═════ PAGE EXTRACT ═════

The six states argue Biden’s debt forgiveness program will damage their state tax collections, and Missouri says its loan servicer will lose revenue for payments and debt collection it would normally otherwise be entitled to under federal law.
The states had legal standing to challenge Biden’s program, as it is currently structured. (I say “as currently structured,” because Biden’s plan was tweaked by the government in a way designed to deprive the Pacific Legal Foundation of standing to challenge the program, in its separate lawsuit in Indiana against the Biden student loan forgiveness program).
A constitutional lawyer at the Cato Institute notes that loan servicers also likely have standing to sue over the Biden plan, given its negative impact on their revenue. He also explains in detail why it was illegal to do what Biden did, and why it is challengeable in court by loan servicers under the HEROES Act and the Administrative Procedure Act.

═════

### [WORK TO COMPLETE]
(1) Reproduce the passage from the student loan forgiveness text word for word, starting with "The states had" and going on through "Administrative Procedure Act.".
(2) Carry on the student loan forgiveness text from the point where it stops.

═════ DATA ═════

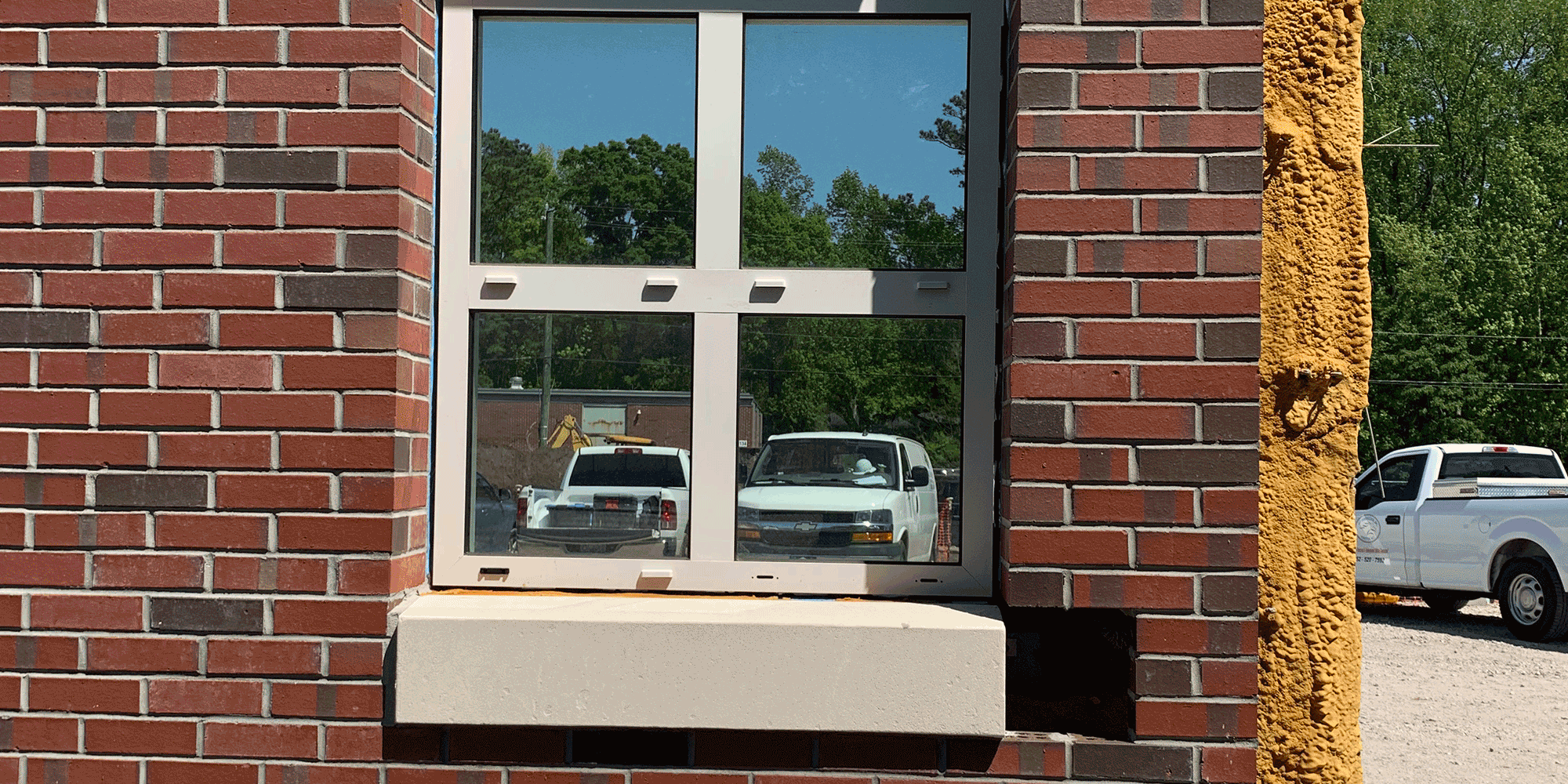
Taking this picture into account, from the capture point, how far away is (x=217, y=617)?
2387 millimetres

═════

### [RESPONSES IN ORDER]
(1)
The states had legal standing to challenge Biden’s program, as it is currently structured. (I say “as currently structured,” because Biden’s plan was tweaked by the government in a way designed to deprive the Pacific Legal Foundation of standing to challenge the program, in its separate lawsuit in Indiana against the Biden student loan forgiveness program).
A constitutional lawyer at the Cato Institute notes that loan servicers also likely have standing to sue over the Biden plan, given its negative impact on their revenue. He also explains in detail why it was illegal to do what Biden did, and why it is challengeable in court by loan servicers under the HEROES Act and the Administrative Procedure Act.

(2)
The Detroit Free Press reported on how Biden earlier shrank the scope of his student loan bailout by excluding between 770,000 and 4 million borrowers, because their loan servicers might otherwise bring a successful lawsuit challenging the legality of what Biden did:
About 770,000 borrowers would lose student loan forgiveness, according to a Biden administration official.
But an outside expert estimated that the number could be significantly bigger [up to 4 million borrowers]. The borrowers who are not going to be eligible for forgiveness are those who hold older Federal Family Education Loans and Perkins loans that are not held by or on behalf of the U.S. Department of Education….. it was expected that these borrowers would have been able to consolidate those loans into a Federal Direct Consolidation Loan to qualify for the one-time forgiveness program, Kantrowitz said. “[But not now.] They are out of luck,” he said.
This shrinkage in the scope of Biden’s plan will reduce the cost of debt cancellation from about $519 billion, down to about $500 billion.
In addition to that $500 billion student loan bailout, Biden also is changing income-driven repayment plans in ways that will spur colleges to raise tuition and stick taxpayers with the tab. Biden’s changes “will make college much more expensive” for taxpayers and many students, reports Reason Magazine.
Between the student loan bailout and Biden’s changes to income-driven repayment plans, the overall cost of Biden’s plan could be over a trillion dollars, according to analysts at the University of Pennsylvania’s Wharton School, taking into account changes made by Biden to income-driven repayment plans.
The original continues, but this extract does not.